In the Beijing support letter signed by Riyadh, China's "remarkable progress" in the field of human rights is praised. "In the face of the serious challenges of terrorism and extremism - the letter reads - China has taken a series of anti-terrorism and de-radicalization measures in Xinjinag, including the setting up of educational and vocational training centers ".
The Uyghurs, a Turkic ethnic group living in Xinjiang, have been demanding greater political and economic autonomy for decades, but Beijing accuses them of separatism and terrorism, justifying a harsh policy of military control.

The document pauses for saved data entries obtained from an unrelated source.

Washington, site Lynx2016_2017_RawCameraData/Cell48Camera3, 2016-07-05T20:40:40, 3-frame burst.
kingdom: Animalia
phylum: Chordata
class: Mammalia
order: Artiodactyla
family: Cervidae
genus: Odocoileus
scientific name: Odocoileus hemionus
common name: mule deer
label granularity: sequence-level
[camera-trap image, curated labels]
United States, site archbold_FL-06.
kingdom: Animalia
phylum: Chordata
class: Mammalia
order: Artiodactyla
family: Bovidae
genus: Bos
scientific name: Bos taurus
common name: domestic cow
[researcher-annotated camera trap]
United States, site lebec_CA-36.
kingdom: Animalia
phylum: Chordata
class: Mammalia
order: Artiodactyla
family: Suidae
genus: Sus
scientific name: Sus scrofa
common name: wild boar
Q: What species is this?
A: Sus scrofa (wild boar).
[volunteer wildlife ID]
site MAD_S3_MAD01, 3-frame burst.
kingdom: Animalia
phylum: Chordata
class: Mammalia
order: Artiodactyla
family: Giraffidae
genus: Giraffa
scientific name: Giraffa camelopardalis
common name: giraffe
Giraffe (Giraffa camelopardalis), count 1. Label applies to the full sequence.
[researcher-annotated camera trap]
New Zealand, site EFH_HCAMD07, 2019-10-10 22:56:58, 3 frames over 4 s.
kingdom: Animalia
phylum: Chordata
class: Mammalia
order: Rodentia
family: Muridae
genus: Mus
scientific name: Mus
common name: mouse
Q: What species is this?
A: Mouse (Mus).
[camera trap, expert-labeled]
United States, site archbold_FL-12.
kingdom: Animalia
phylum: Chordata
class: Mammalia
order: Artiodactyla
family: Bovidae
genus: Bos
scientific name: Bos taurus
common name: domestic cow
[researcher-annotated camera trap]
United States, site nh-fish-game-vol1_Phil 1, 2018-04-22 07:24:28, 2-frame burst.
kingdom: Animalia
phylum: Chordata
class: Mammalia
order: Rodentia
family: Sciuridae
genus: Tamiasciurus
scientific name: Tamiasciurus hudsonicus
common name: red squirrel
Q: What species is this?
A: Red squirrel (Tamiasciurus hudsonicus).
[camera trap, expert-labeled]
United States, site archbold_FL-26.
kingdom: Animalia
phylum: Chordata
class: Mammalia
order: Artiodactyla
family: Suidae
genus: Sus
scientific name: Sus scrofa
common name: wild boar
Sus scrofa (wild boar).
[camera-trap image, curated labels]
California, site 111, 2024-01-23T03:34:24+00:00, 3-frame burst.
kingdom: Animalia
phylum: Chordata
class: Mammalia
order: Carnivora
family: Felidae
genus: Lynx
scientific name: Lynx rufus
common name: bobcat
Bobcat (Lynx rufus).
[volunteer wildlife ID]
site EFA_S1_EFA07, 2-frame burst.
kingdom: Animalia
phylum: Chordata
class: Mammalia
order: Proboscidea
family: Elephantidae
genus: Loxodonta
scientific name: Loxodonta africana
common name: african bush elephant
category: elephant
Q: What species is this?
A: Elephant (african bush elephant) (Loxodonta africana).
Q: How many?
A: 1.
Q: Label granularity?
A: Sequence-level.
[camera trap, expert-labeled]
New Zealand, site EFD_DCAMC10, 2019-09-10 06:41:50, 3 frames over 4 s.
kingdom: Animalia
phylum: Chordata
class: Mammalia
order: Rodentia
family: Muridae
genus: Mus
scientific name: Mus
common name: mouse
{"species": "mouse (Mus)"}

A BBC study has revealed that hundreds of children have been separated from their parents in an attempt to remove their ethnic-religious roots. Beijing defends itself by saying that these camps are instead a place of professional training for the confined population.
Recently the Chinese leadership has tightened its grip, razing historic buildings in the region. In the last two years, mosques have also been affected, removing some parts such as gates or domes, or demolishing the entire structure. A policy of repression that applies to Islam, as well as to other main religions, especially Christianity, aimed at "synicizing" worship.
Even in the past, profound divisions emerged among the Muslim-majority nations with reference to Chinese policies towards the Uyghurs. The letter sent to the United Nations praises the return of security in Xinjiaang and the "safeguarding" of the fundamental human rights of all ethnic groups, including Muslims. Lastly, the letter recalls that in the last three years there have been no terrorist attacks in the region and people can benefit from a renewed climate of happiness, trust and security.
In addition to Saudi Arabia and Russia, the pro-China letter was signed by the ambassadors of various African nations, North Korea, Venezuela, Cuba, Myanmar, the Philippines, Syria, Pakistan, Oman, Kuwait, Qatar, and the Arab Emirates United (UAE) and Bahrain. The latter represent the blockade of the Gulf States and are by far the largest Muslim nation.
Beijing, through its representative to the UN, expressed appreciation and gratitude for the support received from the signatory countries.